Use multi-gpu to train my dataset,but got the error" ry = i_temp.repeat(N, 1).view(N, -1, 3) RuntimeError: cannot reshape tensor of 0 elements into shape [0, -1, 3] because the unspecified dimension size -1 can be any value and is ambiguous"

Mandylove1993 commented 2 years ago

What can I do for it?
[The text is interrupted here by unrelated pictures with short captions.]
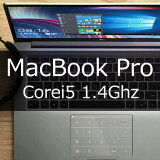 【中古】MacBookPro13インチmid2017第7世代Corei53.1Ghz最新TouchBarRetinaシルバー!メモリ16GB/SSD512GB//APPLEMacProマックブックプロMacBookPro【送料無料】決済方法(振込・本人カードのみ)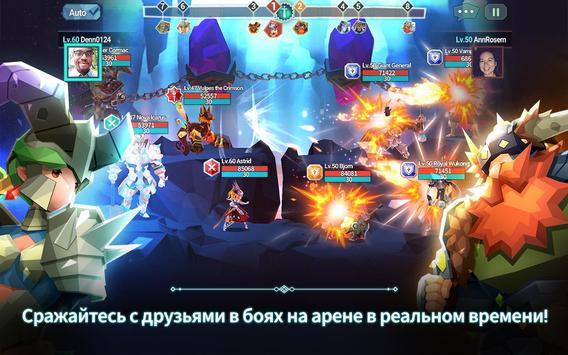 Phantomgate скриншот 14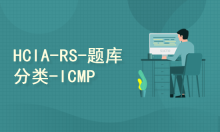 【147】HCIA-RS-题库分类讲解-ICMP专题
I use 4 gpus to train data with arg"--num_gpus=4",and it can train and val,but one hours later,error occured: `Traceback (most recent call last): File "tools/plain_train_net.py", line 161, in args=(args,), File "/zft/code/MonoFlex/engine/launch.py", line 54, in launch daemon=False, File "/root/anaconda3/envs/monoflex/lib/python3.7/site-packages/torch/multiprocessing/spawn.py", line 199, in spawn return start_processes(fn, args, nprocs, join, daemon, start_method='spawn') File "/root/anaconda3/envs/monoflex/lib/python3.7/site-packages/torch/multiprocessing/spawn.py", line 157, in start_processes while not context.join(): File "/root/anaconda3/envs/monoflex/lib/python3.7/site-packages/torch/multiprocessing/spawn.py", line 118, in join raise Exception(msg) Exception:

-- Process 1 terminated with the following error: Traceback (most recent call last): File "/root/anaconda3/envs/monoflex/lib/python3.7/site-packages/torch/multiprocessing/spawn.py", line 19, in _wrap fn(i, args) File "/zft/code/MonoFlex/engine/launch.py", line 89, in _distributed_worker main_func(args) File "/zft/code/MonoFlex/tools/plain_train_net.py", line 140, in main train(cfg, model, device, distributed) File "/zft/code/MonoFlex/tools/plain_train_net.py", line 84, in train arguments, File "/zft/code/MonoFlex/engine/trainer.py", line 109, in do_train loss_dict, log_loss_dict = model(images, targets) File "/root/anaconda3/envs/monoflex/lib/python3.7/site-packages/torch/nn/modules/module.py", line 727, in _call_impl result = self.forward(*input, kwargs) File "/root/anaconda3/envs/monoflex/lib/python3.7/site-packages/torch/nn/parallel/distributed.py", line 619, in forward output = self.module(*inputs[0], *kwargs[0]) File "/root/anaconda3/envs/monoflex/lib/python3.7/site-packages/torch/nn/modules/module.py", line 727, in _call_impl result = self.forward(input, kwargs) File "/zft/code/MonoFlex/model/detector.py", line 34, in forward loss_dict, log_loss_dict = self.heads(features, targets) File "/root/anaconda3/envs/monoflex/lib/python3.7/site-packages/torch/nn/modules/module.py", line 727, in _call_impl result = self.forward(*input, kwargs) File "/zft/code/MonoFlex/model/head/detector_head.py", line 21, in forward loss_dict, log_loss_dict = self.loss_evaluator(x, targets) File "/zft/code/MonoFlex/model/head/detector_loss.py", line 271, in call pred_targets, preds, reg_nums, weights = self.prepare_predictions(targets_variables, predictions) File "/zft/code/MonoFlex/model/head/detector_loss.py", line 153, in prepare_predictions target_corners_3D = self.anno_encoder.encode_box3d(target_rotys_3D, target_dimensions_3D, target_locations_3D) File "/zft/code/MonoFlex/model/anno_encoder.py", line 108, in encode_box3d ry = self.rad_to_matrix(rotys, N) File "/zft/code/MonoFlex/model/anno_encoder.py", line 60, in rad_to_matrix ry = i_temp.repeat(N, 1).view(N, -1, 3) RuntimeError: cannot reshape tensor of 0 elements into shape [0, -1, 3] because the unspecified dimension size -1 can be any value and is ambiguous`**

minghanz commented 2 years ago

Met the same issue when doing multi-gpu training. You need to change the -1 to the actual number of channels in that dimension to fix this issue. There are probably also other places in the code with the similar issue.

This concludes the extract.